Well, thought Ralph, that takes care of a lot of things. When the brim of the hat was lifted and the rim of the plastic washbasin scraped against the floor, Ralph hopped into the basin and, with hat still held over him, felt himself being lifted. Then the hat was raised a few inches on one side of the basin, and Ralph saw a row of eyes staring at him. Ralph could not help trembling, even though he was sure he had nothing to fear.
“He’s so little!” said one of the girls, marveling.
“Aunt Jill, he looks an awful lot like Garf’s mouse,” said Karen. “You don’t suppose—”
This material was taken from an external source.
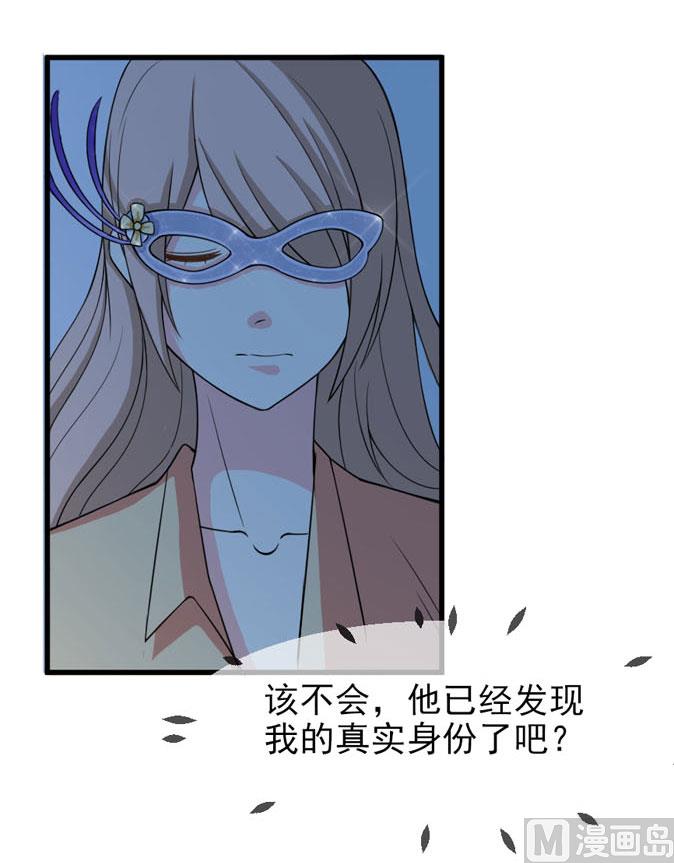 第四十三话 睡地板or床-第43话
“One mouse looks pretty much like another,” said Aunt Jill briskly. “Now girls, back to your bunks. I’ll take the mouse to Garf.” Darkness fell on Ralph as she replaced the hat over the basin.
Ralph felt himself being carried out of the girls’ lodge and past the craft shop, where he could hear Chum gnawing at the bars of his cage. Poor old Chum. He heard the door of Garf’s lodge being opened. “Garf,” whispered Aunt Jill. “Wake up. Wake up! I have something for you.”
“Huh?” said Garf sleepily. Waking a sleeping boy on a hot summer afternoon is not easy.
“I have a mouse for you,” said Aunt Jill.
“A mouse!” Ralph could tell Garf was wide awake now. “Let me see.”
Ralph sat quietly in the basin while the hat was cautiously lifted. He could see the other boys and their counselor sprawled in sleep on their bunks, and on a ledge over Garf’s lower bunk he saw his crash helmet. “Karen found him in a hole in her sleeping bag,” Aunt Jill explained. “And it was the strangest thing. She found her missing watch inside the hole.” Ralph saw that Aunt Jill was studying him thoughtfully.
“No kidding!” exclaimed Garf, forgetting to keep his voice down.
“Yes,” whispered Aunt Jill, “and the girls thought you might like to have the mouse.